A better way to solve the web latency issues for very remote servers in the Internet can be solved having a CDN.

AWS CloudFront (CF)

CloudFront is the AWS CDN and it is a Global (not Regional) service. It consists of a global network of Edge Locations, that are distributed across the globe. It is complaint with both PCI DSS (except storing credit card information in the cache) and HIPAA standards.

To deliver content to end users with lower latency, Amazon CloudFront uses a global network of 225+ Points of Presence (215+ Edge locations and 13 regional mid-tier caches) in 90 cities across 47 countries. (Updated — May 2021, Source: AWS Documentation) (See Figure 01).

Figure 01 — AWS Edge Locations (Source: AWS Documentation)

CloudFront Components

There are multiple components in AWS CloudFront

  1. CF Origin — The source location of your content
  2. CF Distribution — The configurable unit of CloudFormation
  3. Edge Locations — The local cache of your data
  4. Regional Edge Caches — A larger version of an Edge location, which sits between the origin and an typical Edge location primarily to improve the performance [2].

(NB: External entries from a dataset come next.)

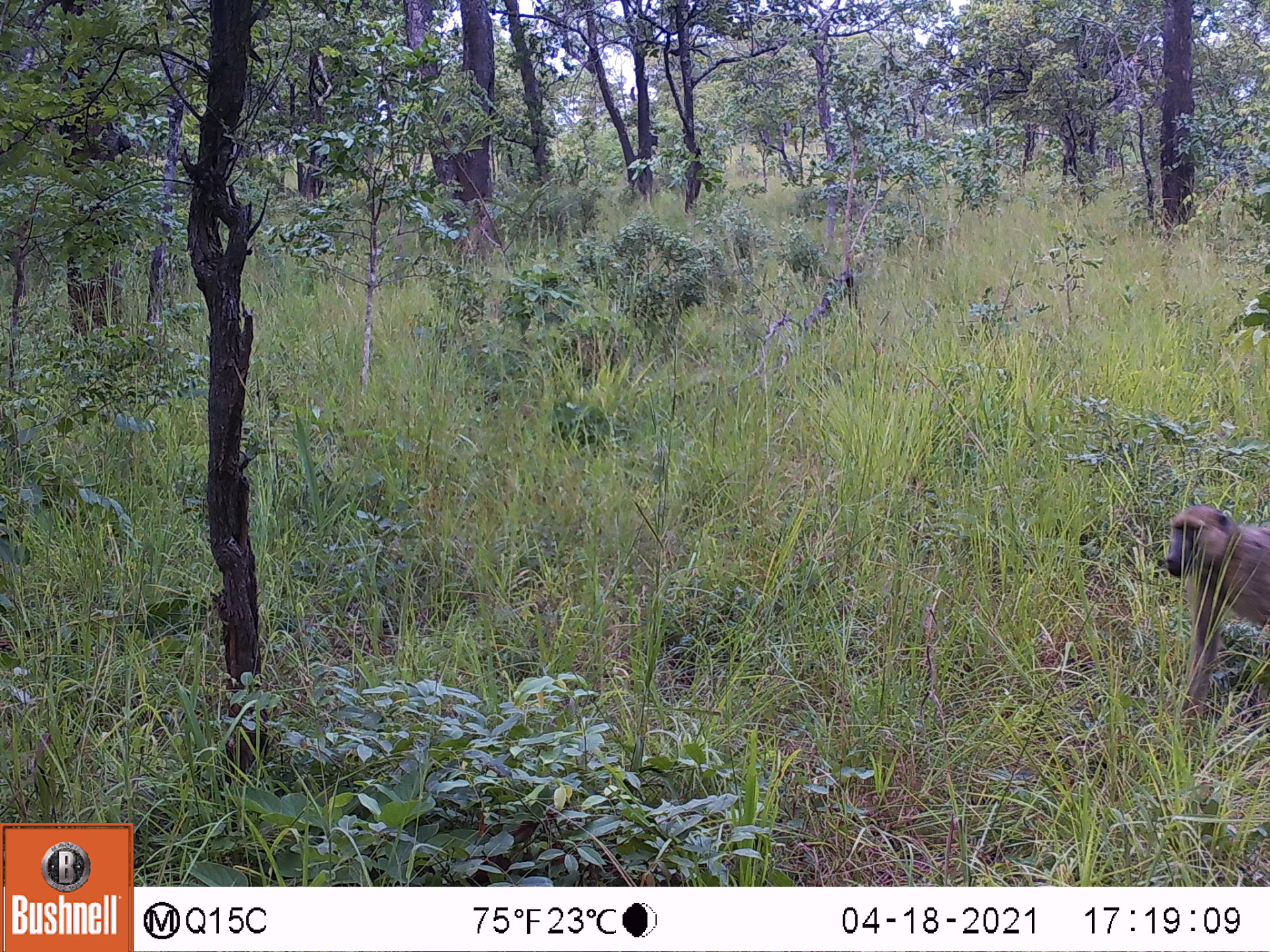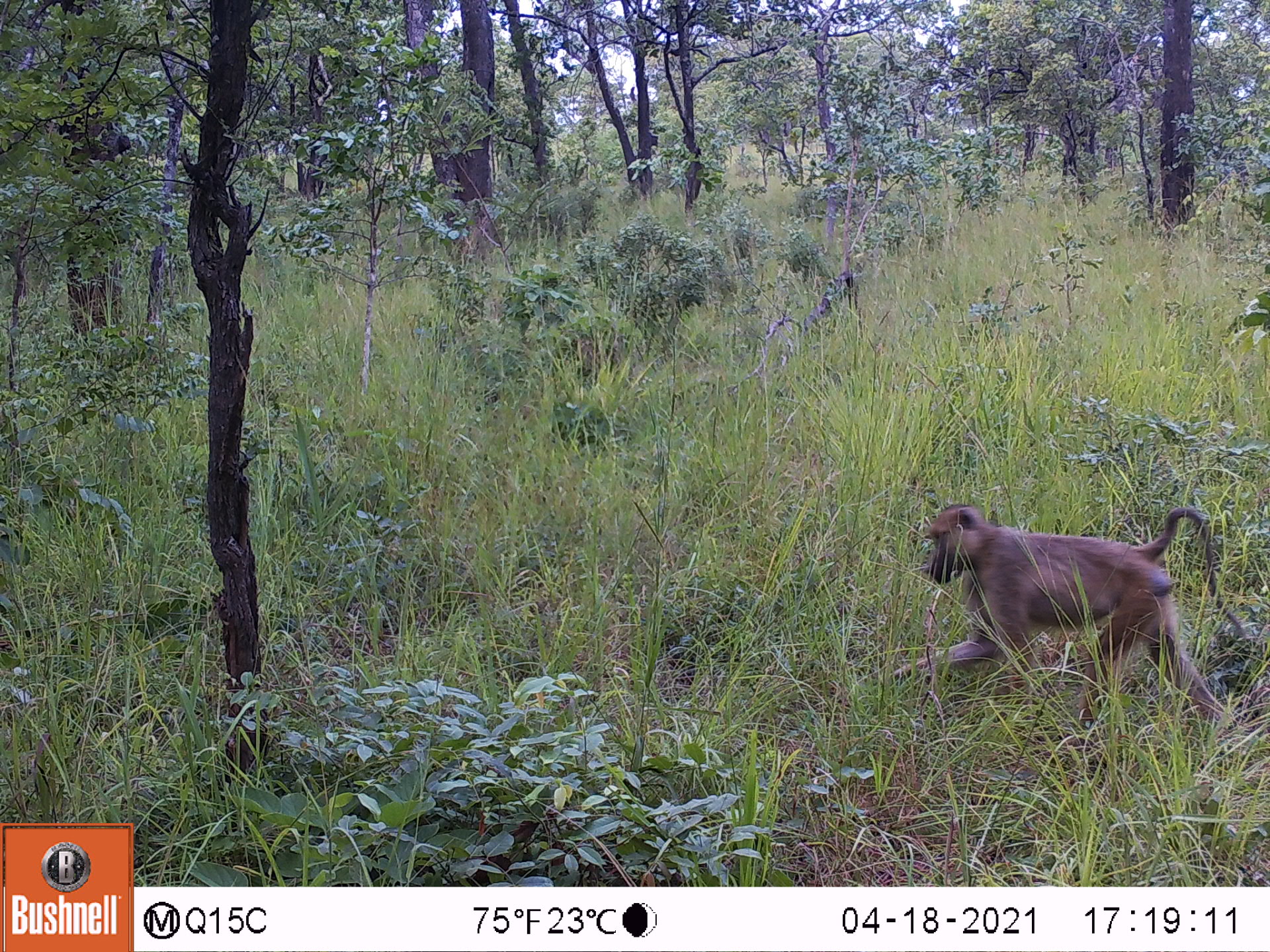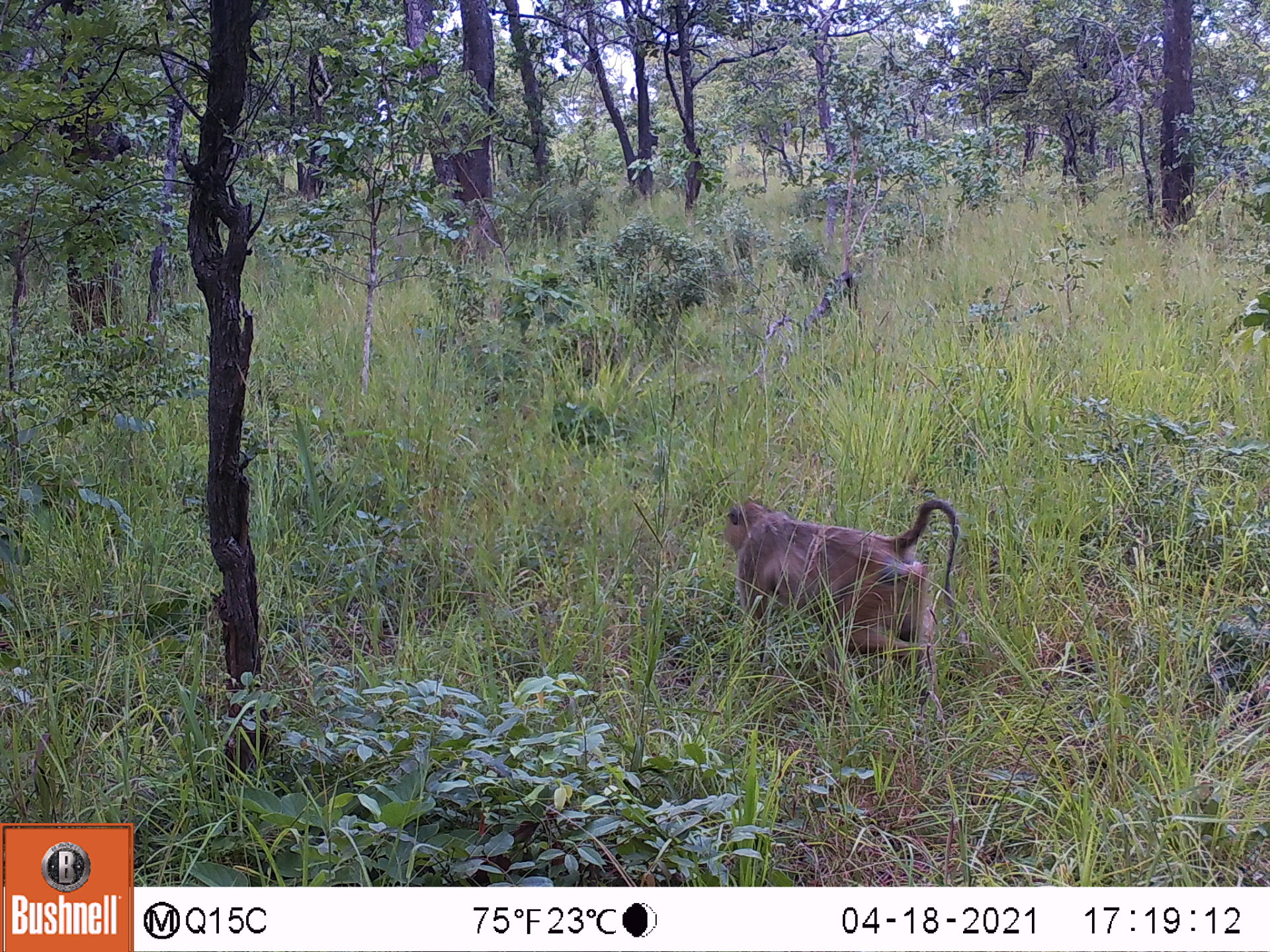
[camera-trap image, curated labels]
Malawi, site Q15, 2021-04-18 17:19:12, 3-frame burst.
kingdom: Animalia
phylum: Chordata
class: Mammalia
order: Primates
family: Cercopithecidae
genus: Papio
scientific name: Papio cynocephalus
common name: yellow baboon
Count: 1.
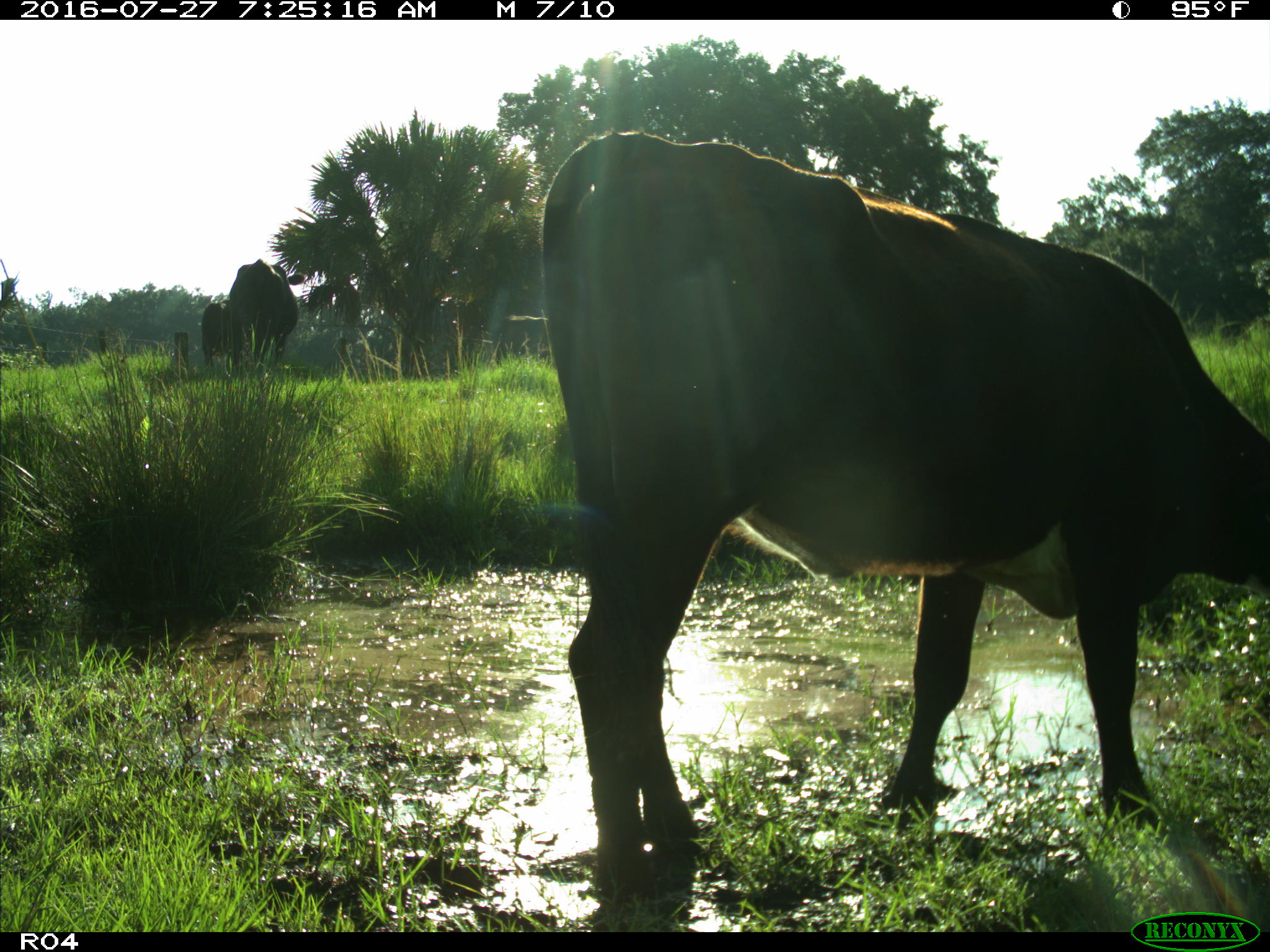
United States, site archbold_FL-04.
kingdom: Animalia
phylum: Chordata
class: Mammalia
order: Artiodactyla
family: Bovidae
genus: Bos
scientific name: Bos taurus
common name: domestic cow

CloudFront Caching Process

There are multiple steps involved in CloudFront caching process (See Figure 02).

On the diagram (Figure 02) you can see two users from the same region are trying to access a single file from the Origin (S3). There are two Edge cache locations having connected a single Regional Edge cache in the same region. Each user points to separate Edge cache locations.

Figure 02 — The CloudFront Architecture

Step 1: The user request is landed on the closest Edge location. The process checks the requested resource (image) is available at the Edge location.

Step 2: If the content is available, it returns the successful response with the requested image. This is a “Cache Hit” scenario.

Step 3: If it is not available at the Edge location, the process requests it from the Regional Edge location. This is a “Cache Miss” scenario. If it is available it sends the image back to the requester.

Step 4: If not, it requests it from the AWS origin

Step 5 and 6: The process returns the image back to the requester.

Step 7: Another user tries to retrieve the same image, which the first user tried. The second user gets it from a different Edge location close to his access.

Step 8: Since the second Edge location does not have the image file (since it was copied only to the first Edge location before), it tries to get it from the Regional Edge location, which the first user also used. (Remember that multiple Edge location can share the same Regional Edge location).

Step 9 and 10: Since the Regional Edge location already has it, it returns the image file back to the second user.

CloudFront Behaviors

Behavior is a configuration within an AWS CF Distribution (See Figure 03).

A distribution can have many behaviors which are configured with a path pattern. If requests match that pattern, that particular behavior is used, if not the default behavior is taken into consideration.

CloudFront Behaviors control much of the Origins, TTL, protocol policies and privacy settings within CloudFront.

Figure 03 — CloudFront Behaviors

The TTL

TTL is the time an object stays or active at an Edge location and by default the TTL value is 24 hours.

Even if you have a new copy of the file being requested at the Origin, if the request comes within the TTL to Edge location, the Edge location returns the file copy at the Edge location back to the client.

Once the file expires (exceeding the TTL) then it will look at the file at the origin to see whether file has got changed compared to the edge location copy.

If it is not changed → It will return 304 Not Modified response.

If it is changed → It will return 200 OK response and will copy the new copy to the Edge location and will return the same to the client.
Minimum and Maximum TTL can be specified at the object level.

Cache Hit Ratio

The ratio of requests served from edge locations (rather than the origin) is known as the cache hit ratio.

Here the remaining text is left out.